The economy continues to deteriorate, although there are some bright spots and further cuts in interest rate targets are “feasible,” their ability to support the economy is limited, Federal Reserve Board chairman Ben S. Bernanke said yesterday.
Bernanke suggested several methods the central bank could use.
“The Fed could purchase longer-term Treasury or agency securities on the open market in substantial quantities,” he said. “This approach might influence the yields on these securities, thus helping to spur aggregate demand. Indeed, last week the Fed announced plans to purchase up to $100 billion in [government-sponsored enterprise] debt and up to $500 billion in GSE mortgage-backed securities over the next few quarters. It is encouraging that the announcement of that action was met by a fall in mortgage interest rates.”

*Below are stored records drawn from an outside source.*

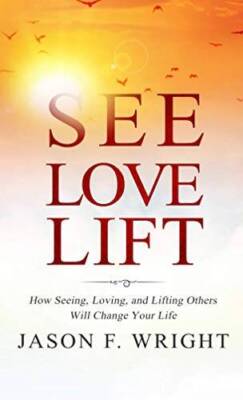 See, Love, Lift: How Seeing, Loving, and Lifting Others Will Chan - VERY GOOD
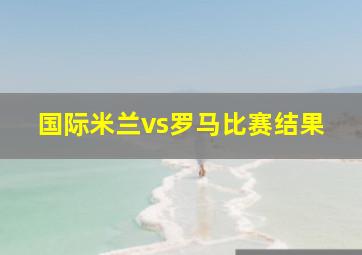 国际米兰vs罗马比赛结果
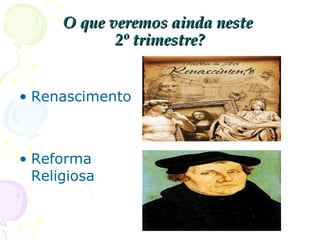 Que práticas eram essas?
• Metalismo:
acúmulo de metais
preciosos;
• Balança comercial
favorável: importar
(comprar) menos e
exportar (vender)
mais;
 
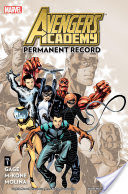 Avengers Academy Vol. 1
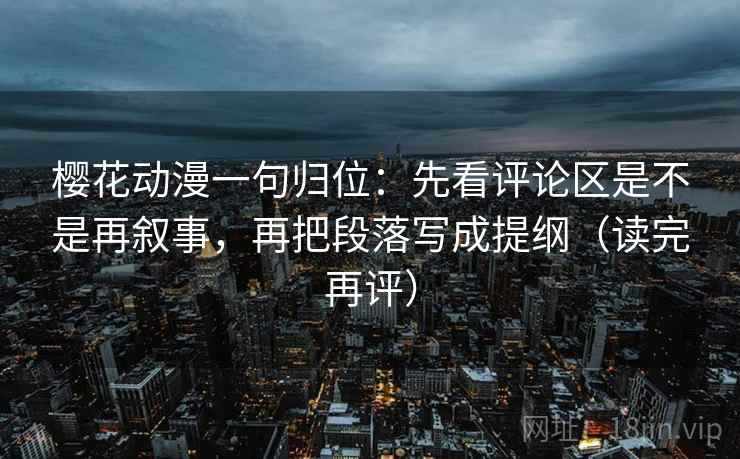 樱花动漫一句归位：先看评论区是不是再叙事，再把段落写成提纲（读完再评）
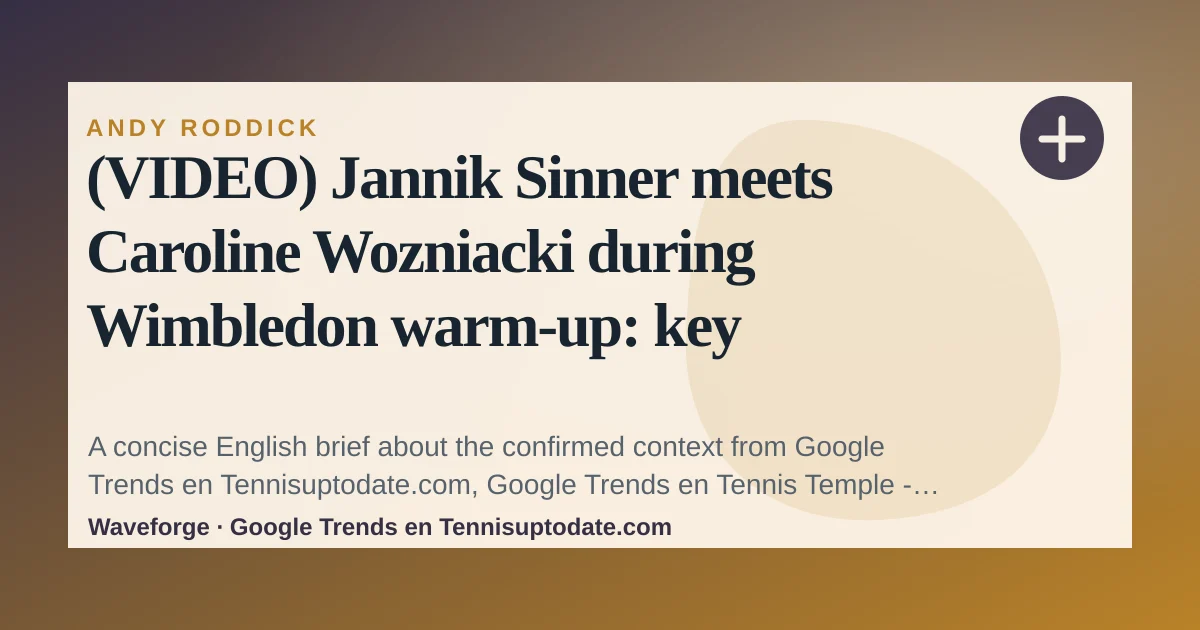 (VIDEO) Jannik Sinner meets Caroline Wozniacki during Wimbledon warm-up: key context — source-led trend brief illustration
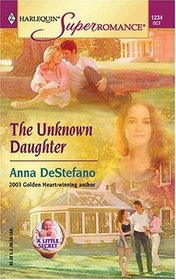 The Unknown Daughter (Daughter, Bk 1) (A Little Secret) (Harlequin Superromance, No 1234)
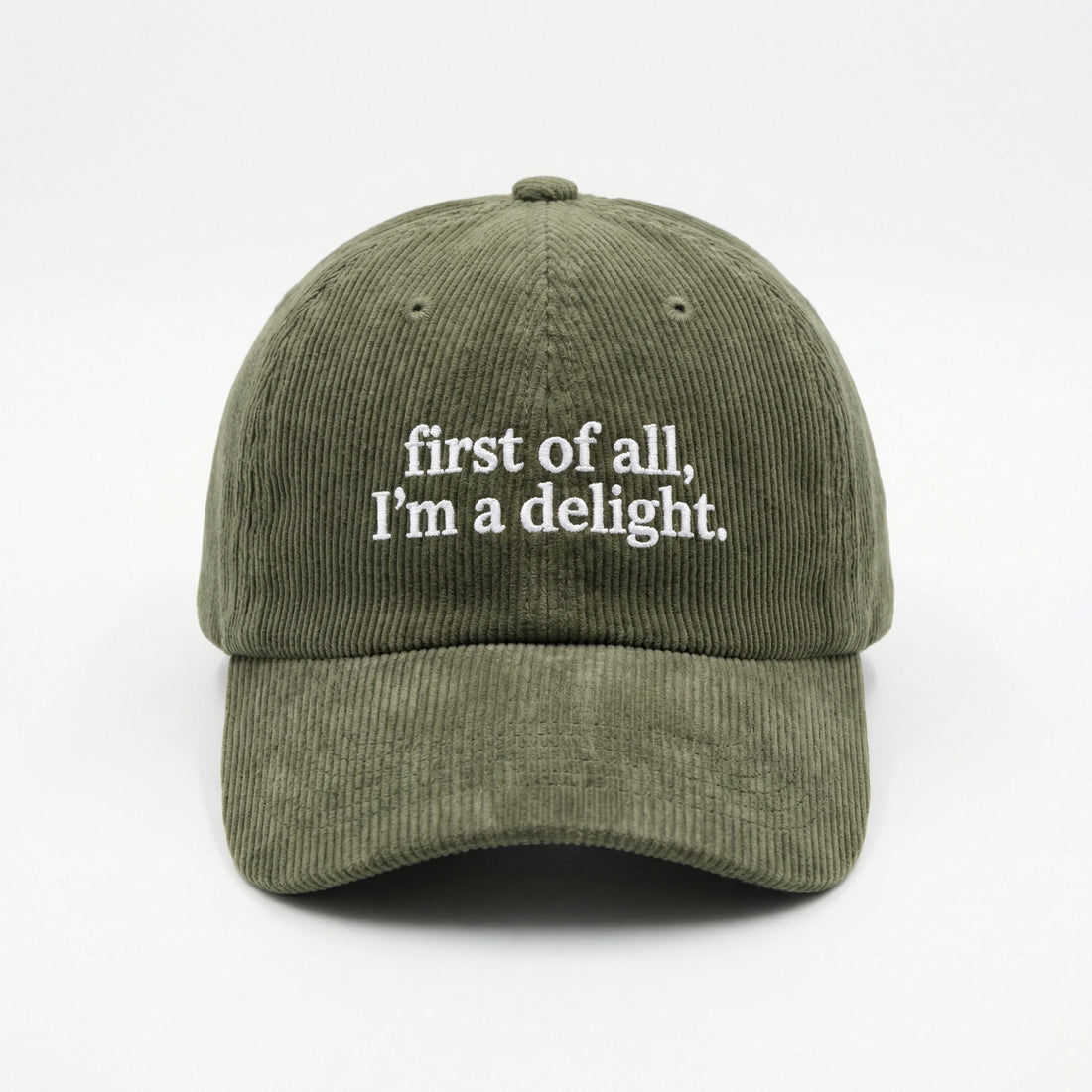 Custom First of All I’m a Delight Embroidered Hat – Funny Quote Dad Cap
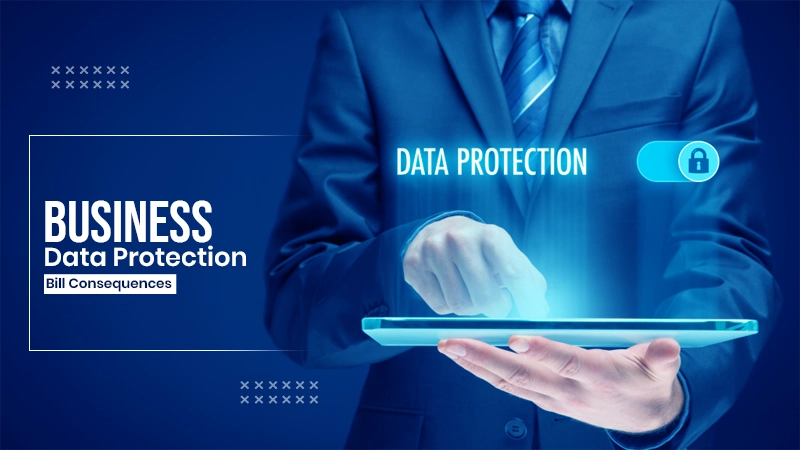 personal business data protection bill consequences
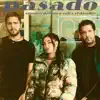 Pasado - Single album lyrics, reviews, download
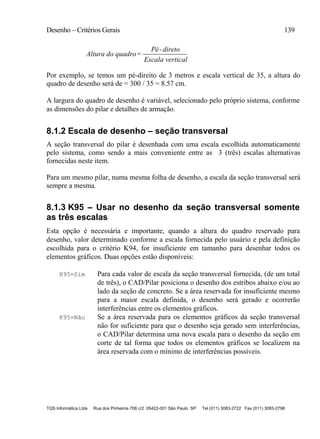 Desenho – Critérios Gerais 139
TQS Informática Ltda Rua dos Pinheiros 706 c/2 05422-001 São Paulo SP Tel (011) 3083-2722 Fax (011) 3083-2798
Altura do quadro=
Pé-direto
Escala vertical
Por exemplo, se temos um pé-direito de 3 metros e escala vertical de 35, a altura do
quadro de desenho será de = 300 / 35 = 8.57 cm.
A largura do quadro de desenho é variável, selecionado pelo próprio sistema, conforme
as dimensões do pilar e detalhes de armação.
8.1.2 Escala de desenho – seção transversal
A seção transversal do pilar é desenhada com uma escala escolhida automaticamente
pelo sistema, como sendo a mais conveniente entre as 3 (três) escalas alternativas
fornecidas neste item.
Para um mesmo pilar, numa mesma folha de desenho, a escala da seção transversal será
sempre a mesma.
8.1.3 K95 – Usar no desenho da seção transversal somente
as três escalas
Esta opção é necessária e importante, quando a altura do quadro reservado para
desenho, valor determinado conforme a escala fornecida pelo usuário e pela definição
escolhida para o critério K94, for insuficiente em tamanho para desenhar todos os
elementos gráficos. Duas opções estão disponíveis:
K95=Sim Para cada valor de escala da seção transversal fornecida, (de um total
de três), o CAD/Pilar posiciona o desenho dos estribos abaixo e/ou ao
lado da seção de concreto. Se a área reservada for insuficiente mesmo
para a maior escala definida, o desenho será gerado e ocorrerão
interferências entre os elementos gráficos.
K95=Não Se a área reservada para os elementos gráficos da seção transversal
não for suficiente para que o desenho seja gerado sem interferências,
o CAD/Pilar determina uma nova escala para o desenho da seção em
corte de tal forma que todos os elementos gráficos se localizem na
área reservada com o mínimo de interferências possíveis.
 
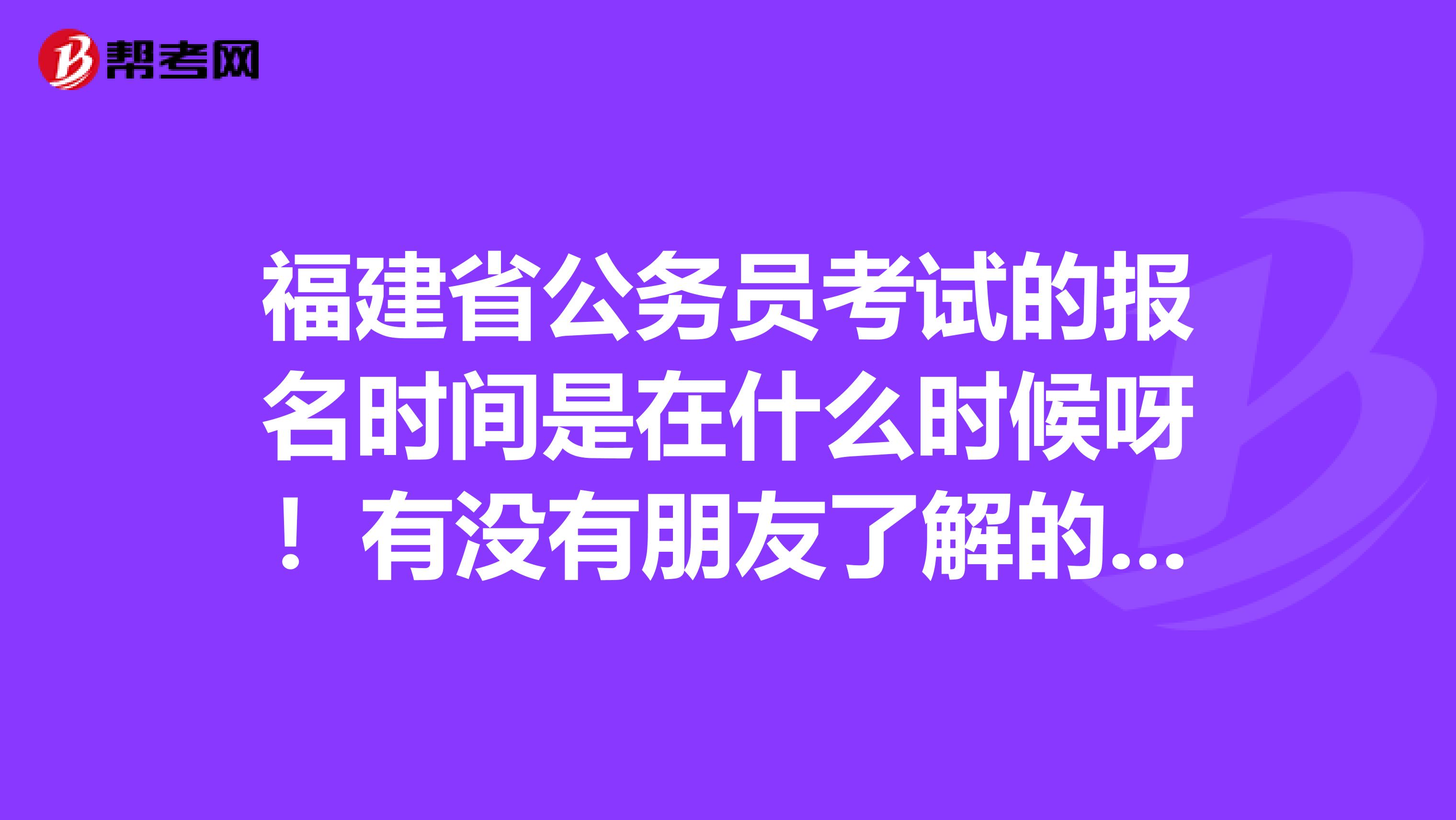 福建省公务员考试的报名时间是在什么时候呀！有没有朋友了解的 多谢了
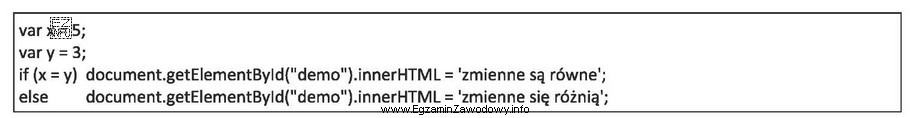 W ramce przedstawiono kod JavaScript z błędem logicznym. Program 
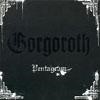 Gorgoroth - Pentagram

The Fed also can provide backstop liquidity directly to certain financial markets, “as we have recently done for the commercial paper market,” Bernanke said. Also, he suggested, working with Treasury, the Federal Deposit Insurance Corp., and other agencies, to “take all steps necessary to minimize systemic risk.”
“Regarding interest rate policy, although further reductions from the current federal funds rate target of 1% are certainly feasible, at this point the scope for using conventional interest rate policies to support the economy is obviously limited,” Bernanke told the Greater Austin Chamber of Commerce, according to a prepared text of his remarks released by the Fed.